But she was being treated for the disease. Justina's father is Lou Pelletier. I found
some archival tape of Lou telling the story of what happened to Justina. Here's a clip from that
tape. For two years, she's been under the care and the well-skilled care of Tufts Medical Center,
led by Dr. Mark Corson,
one of the leading mitochondrial doctors in the country,
and being treated successfully,
going to school, playing with the dogs.
January 23rd, her grandma's 92nd birthday,
she ice skated for her.
She gets the flu in early February,
conditions deteriorate rapidly, which is unfortunately when you have mito, your body just doesn't fight things the way other folks can.
And a decision was made that by her main doctor, a doctor at Coors and at Tufts, that she needs
to be seen by her stomach doctor.
Unfortunately, he and the rest of his GI team the month earlier had transferred over from
Tufts to Boston Children's Hospital. So on a snowy February 10th evening, she went by ambulance from
Connecticut Children's to Boston Children's. And within a few hours of her arrival a young neurologist came along and said oh there's no
such thing as mitochondrial disease didn't say what his game plan was but we're going to try a
different approach which we went along with we're we were game we're trying to get our daughter
better but within a very short period of time they had decided what she had was not medical was in her
head. And even though everything that's been done has been medically diagnosed,
medically verified, and as they would say insurance approved, nothing was done by
pushy parents making something happen. But on February 13th of 2013, my wife was given a sheet of paper
called the Guidelines of Care for Justina Pelletier, which just crushed us. It says,
you will not be allowed to speak to any doctors, including her Tufts doctors.

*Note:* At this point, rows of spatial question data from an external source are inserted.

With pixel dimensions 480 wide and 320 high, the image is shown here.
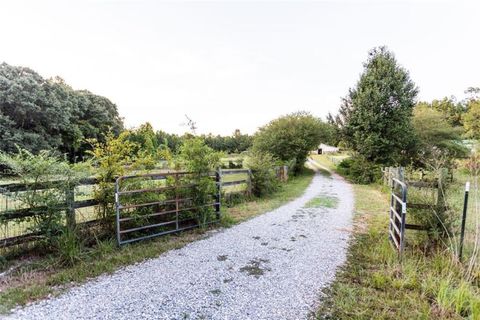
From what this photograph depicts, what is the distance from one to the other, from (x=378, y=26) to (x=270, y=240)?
11.5 meters

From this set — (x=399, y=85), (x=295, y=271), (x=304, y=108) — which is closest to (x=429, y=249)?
(x=295, y=271)

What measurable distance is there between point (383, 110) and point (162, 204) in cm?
1692

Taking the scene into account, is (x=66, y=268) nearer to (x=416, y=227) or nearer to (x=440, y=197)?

You will not be able to see the doctor you came here to see, Dr. Alex Flores,
world expert on GI motility and mitochondrial disease.
We are taking over, we are taking her off all her medications.
She had tachycardia, rapid heart rate, it took her off that, a number of different things.
When you have mitochondrial disease, you have serious vitamin deficiencies, which is because mitochondrial is your energy,
was taken off that. So by us saying on February 13th, we don't agree with what you're doing,
February 14th, I want to discharge my daughter to take her back to Tufts for an already pre-scheduled appointment with Dr. Corson.
And as I've said a few times before, Tufts Medical Center is not exactly Bob's Hospital.
They're one of the top medical facilities in the country.
And then that's where the nightmare totally began.
The hospital contacted Child Protective Services,
which in Boston is known as DCF, Department of Children and Families. The DCF removed Justina
from the custody of her parents and placed her under the custody of the state of Massachusetts,
all because of a medical disagreement between the parents and the hospital.
This was very traumatic for the Pelletier family.
They believed what they were doing was best for their daughter by listening to doctors and taking her to hospital so she can get better.
And after she was diagnosed, the daughter was taken away from the parents.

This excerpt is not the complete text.